Exercise data Start Marker
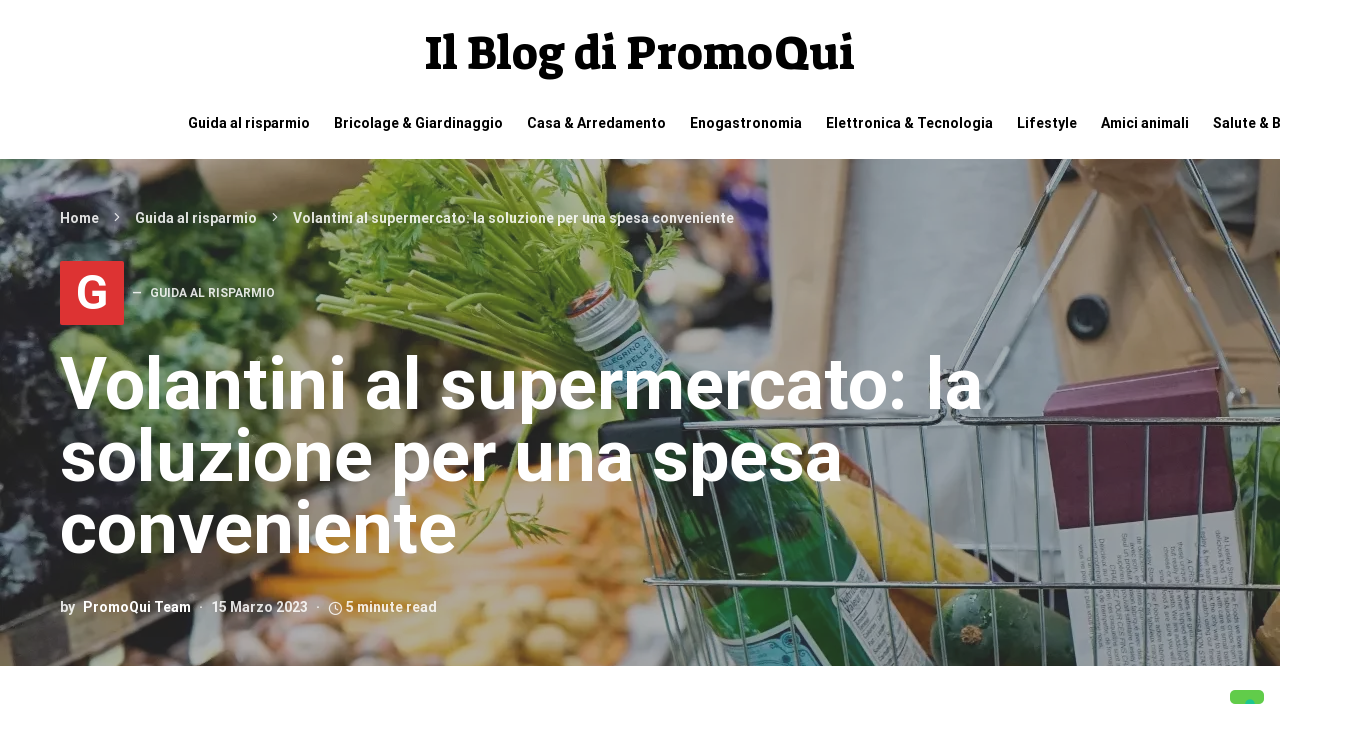

--- FILE ---
content_type: application/javascript; charset=utf-8
request_url: https://cs.iubenda.com/cookie-solution/confs/js/962771.js
body_size: -207
content:
_iub.csRC = { consApiKey: 'fenFyLFN3hjsDy6hktyAchHGwas7G4OG', consentDatabasePublicKey: 'IyII26vhFcIMf5zq75GcXYjrfGMNOLOH', showBranding: false, publicId: '74bf7c1e-6db6-11ee-8bfc-5ad8d8c564c0', floatingGroup: false };
_iub.csEnabled = true;
_iub.csPurposes = [2,4,5,1,3];
_iub.cpUpd = 1709839485;
_iub.csT = 0.3;
_iub.googleConsentModeV2 = true;
_iub.totalNumberOfProviders = 5;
Exercise data End Marker
Problem statement -> Set every line of the records down again exactly, and exclude all pictures.

Problem solution ->
--- FILE ---
content_type: application/javascript; charset=utf-8
request_url: https://cs.iubenda.com/cookie-solution/confs/js/962771.js
body_size: -207
content:
_iub.csRC = { consApiKey: 'fenFyLFN3hjsDy6hktyAchHGwas7G4OG', consentDatabasePublicKey: 'IyII26vhFcIMf5zq75GcXYjrfGMNOLOH', showBranding: false, publicId: '74bf7c1e-6db6-11ee-8bfc-5ad8d8c564c0', floatingGroup: false };
_iub.csEnabled = true;
_iub.csPurposes = [2,4,5,1,3];
_iub.cpUpd = 1709839485;
_iub.csT = 0.3;
_iub.googleConsentModeV2 = true;
_iub.totalNumberOfProviders = 5;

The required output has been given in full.